▸ **Instructions to follow**: Print all the entries verbatim.

▸ **Records provided**:
'''
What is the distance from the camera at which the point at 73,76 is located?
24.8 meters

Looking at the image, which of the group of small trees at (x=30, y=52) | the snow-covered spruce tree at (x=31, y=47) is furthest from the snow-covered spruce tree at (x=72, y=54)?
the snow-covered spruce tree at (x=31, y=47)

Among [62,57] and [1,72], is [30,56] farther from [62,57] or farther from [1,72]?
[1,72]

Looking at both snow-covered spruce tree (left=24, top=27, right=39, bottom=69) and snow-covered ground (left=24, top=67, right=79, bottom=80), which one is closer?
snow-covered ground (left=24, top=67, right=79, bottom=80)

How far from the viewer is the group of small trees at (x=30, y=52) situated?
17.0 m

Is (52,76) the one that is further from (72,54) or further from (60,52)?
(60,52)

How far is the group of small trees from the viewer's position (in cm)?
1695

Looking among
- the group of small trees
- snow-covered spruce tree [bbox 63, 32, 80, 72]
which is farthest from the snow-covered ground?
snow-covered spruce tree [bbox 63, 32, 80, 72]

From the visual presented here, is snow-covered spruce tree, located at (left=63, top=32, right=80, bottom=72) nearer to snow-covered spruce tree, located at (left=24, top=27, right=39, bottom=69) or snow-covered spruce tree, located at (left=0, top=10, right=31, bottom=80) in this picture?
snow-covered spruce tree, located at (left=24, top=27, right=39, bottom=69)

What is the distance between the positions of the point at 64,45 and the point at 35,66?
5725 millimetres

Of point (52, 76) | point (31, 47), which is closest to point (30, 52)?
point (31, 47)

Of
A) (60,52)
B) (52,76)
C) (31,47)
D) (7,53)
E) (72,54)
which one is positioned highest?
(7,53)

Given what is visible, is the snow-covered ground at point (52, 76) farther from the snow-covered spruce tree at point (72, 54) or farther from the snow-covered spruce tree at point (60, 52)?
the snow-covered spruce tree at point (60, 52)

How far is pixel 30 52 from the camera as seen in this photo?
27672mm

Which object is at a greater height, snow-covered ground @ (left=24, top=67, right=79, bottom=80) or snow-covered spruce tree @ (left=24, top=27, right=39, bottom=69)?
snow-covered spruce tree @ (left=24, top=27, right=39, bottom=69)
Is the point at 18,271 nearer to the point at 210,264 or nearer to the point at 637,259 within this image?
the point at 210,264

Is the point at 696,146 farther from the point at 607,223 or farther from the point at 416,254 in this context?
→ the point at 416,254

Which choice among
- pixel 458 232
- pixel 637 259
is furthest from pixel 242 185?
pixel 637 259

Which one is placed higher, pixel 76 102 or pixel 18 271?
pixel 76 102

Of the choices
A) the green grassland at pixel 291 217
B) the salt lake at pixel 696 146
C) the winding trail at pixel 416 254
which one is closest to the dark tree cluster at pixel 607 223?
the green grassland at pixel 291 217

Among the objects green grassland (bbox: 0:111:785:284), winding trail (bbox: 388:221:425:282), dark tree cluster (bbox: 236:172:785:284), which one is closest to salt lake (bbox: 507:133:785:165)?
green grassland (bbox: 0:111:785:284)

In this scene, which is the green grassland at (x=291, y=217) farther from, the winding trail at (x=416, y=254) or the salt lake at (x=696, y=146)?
'''
▸ **Output for this task**:
What is the distance from the camera at which the point at 73,76 is located?
24.8 meters

Looking at the image, which of the group of small trees at (x=30, y=52) | the snow-covered spruce tree at (x=31, y=47) is furthest from the snow-covered spruce tree at (x=72, y=54)?
the snow-covered spruce tree at (x=31, y=47)

Among [62,57] and [1,72], is [30,56] farther from [62,57] or farther from [1,72]?
[1,72]

Looking at both snow-covered spruce tree (left=24, top=27, right=39, bottom=69) and snow-covered ground (left=24, top=67, right=79, bottom=80), which one is closer?
snow-covered ground (left=24, top=67, right=79, bottom=80)

How far from the viewer is the group of small trees at (x=30, y=52) situated?
17.0 m

Is (52,76) the one that is further from (72,54) or further from (60,52)?
(60,52)

How far is the group of small trees from the viewer's position (in cm)?
1695

Looking among
- the group of small trees
- snow-covered spruce tree [bbox 63, 32, 80, 72]
which is farthest from the snow-covered ground?
snow-covered spruce tree [bbox 63, 32, 80, 72]

From the visual presented here, is snow-covered spruce tree, located at (left=63, top=32, right=80, bottom=72) nearer to snow-covered spruce tree, located at (left=24, top=27, right=39, bottom=69) or snow-covered spruce tree, located at (left=0, top=10, right=31, bottom=80) in this picture?
snow-covered spruce tree, located at (left=24, top=27, right=39, bottom=69)

What is the distance between the positions of the point at 64,45 and the point at 35,66?
5725 millimetres

Of point (52, 76) | point (31, 47), which is closest to point (30, 52)?
point (31, 47)

Of
A) (60,52)
B) (52,76)
C) (31,47)
D) (7,53)
E) (72,54)
which one is positioned highest?
(7,53)

Given what is visible, is the snow-covered ground at point (52, 76) farther from the snow-covered spruce tree at point (72, 54) or farther from the snow-covered spruce tree at point (60, 52)?
the snow-covered spruce tree at point (60, 52)

How far is pixel 30 52 from the camera as seen in this photo?
27672mm

Which object is at a greater height, snow-covered ground @ (left=24, top=67, right=79, bottom=80) or snow-covered spruce tree @ (left=24, top=27, right=39, bottom=69)?
snow-covered spruce tree @ (left=24, top=27, right=39, bottom=69)
Is the point at 18,271 nearer to the point at 210,264 or nearer to the point at 637,259 within this image?
the point at 210,264

Is the point at 696,146 farther from the point at 607,223 or farther from the point at 416,254 in this context?
→ the point at 416,254

Which choice among
- pixel 458 232
- pixel 637 259
is furthest from pixel 242 185?
pixel 637 259

Which one is placed higher, pixel 76 102 or pixel 18 271?
pixel 76 102

Of the choices
A) the green grassland at pixel 291 217
B) the salt lake at pixel 696 146
C) the winding trail at pixel 416 254
which one is closest to the dark tree cluster at pixel 607 223?
the green grassland at pixel 291 217

Among the objects green grassland (bbox: 0:111:785:284), winding trail (bbox: 388:221:425:282), dark tree cluster (bbox: 236:172:785:284), which one is closest to salt lake (bbox: 507:133:785:165)?
green grassland (bbox: 0:111:785:284)

In this scene, which is the green grassland at (x=291, y=217) farther from, the winding trail at (x=416, y=254) or the salt lake at (x=696, y=146)?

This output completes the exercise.